Forse erano stati attirati in una trappola, con il pretesto di un incontro "chiarificatore", sapientemente organizzato da una figura terza, che godeva della fiducia di entrambe le fazioni. I due, con De Palma alla guida di un Maggiolino Volkswagen dovevano incontrare  i rivali in una zona isolata non distante dalla stazione ferroviaria di San Marco in Lamis, dov'è avvenuto l'agguato mortale. I due agricoltori arrivati in quel mentre a bordo di un Fiorino Fiat non avevano alcun tipo di rapporto con le vittime e gli assassini.  Ma avevano visto troppo. Così Aurelio e Luigi Luciani, consapevoli del loro destino, avevano tentato di fuggire. I carabinieri li hanno trovati morti a non più di 600 metri di distanza dagli altri due cadaveri. Aurelio ha tentato la fuga nei campi. Luigi, che era alla guida, è stato ucciso subito. Ma per dare una chiave di lettura più approfondita, bisogna addentrarsi nello sterminato certificato giudiziario di Romito. Nel 2009 gli stessi che lo hanno ammazzato avevano tentato di eliminarlo con un attentato dinamitardo, appena uscito da una caserma dei carabinieri con il fratello Ivan. Feriti ma in modo lieve. L'ordigno era in una ruota. Nel 2010, altro agguato a Manfredonia, gli esecutori uccisero però il cugino Michele Romito, 23 anni, ma lui passò indenne attraverso una pioggia di proiettili. Come in un film. 

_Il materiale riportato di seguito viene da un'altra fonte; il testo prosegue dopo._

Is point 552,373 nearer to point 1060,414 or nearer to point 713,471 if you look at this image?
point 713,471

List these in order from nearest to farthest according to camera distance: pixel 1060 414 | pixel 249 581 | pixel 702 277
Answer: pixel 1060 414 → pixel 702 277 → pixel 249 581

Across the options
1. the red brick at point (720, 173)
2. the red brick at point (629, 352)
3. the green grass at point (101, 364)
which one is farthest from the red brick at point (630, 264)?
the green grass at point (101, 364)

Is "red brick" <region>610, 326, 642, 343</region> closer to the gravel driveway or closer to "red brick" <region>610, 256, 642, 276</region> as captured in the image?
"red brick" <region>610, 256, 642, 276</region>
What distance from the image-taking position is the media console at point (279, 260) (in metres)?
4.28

Legato in passato al clan Li Bergolis 


Un tempo faceva parte della squadra che proteggeva i capi del clan Li Bergolis, nel cui nome, in una spaventosa catena di vendette incrociate, sono già morte in pochi mesi 22 persone. Poi finisce in cella nel per un residuo di pena passato in giudicato. Reato, una rapina in banca nel '95. Uscito di nuovo, aveva costituito una "batteria" autonoma dai clan. E forse qui c'è la radice della sua feroce esecuzione. Nell'ottobre 2016, i carabinieri avevano smantellato una gang composta 20 persone, responsabili di rapine ed estorsioni. Lui era il capo, con complici mai scelti a caso, ma tutti esponenti rilievo dei clan della zona. Fin qui lo schema essenziale di una strage di mafia che non è semplice routine. Correva una voce diabolica sul conto di Romito. Forse falsa, forse messa in circolazione per giustificare la sua esecuzione: per togliere di mezzi i pericolosi rivali di Manfredonia, avrebbe "soffiato" informazioni agli inquirenti, seguite da ondate di arresti. Lui lo aveva negato e garantito al "paciere" che ha poi organizzato il meeting di sangue. Non gli hanno creduto.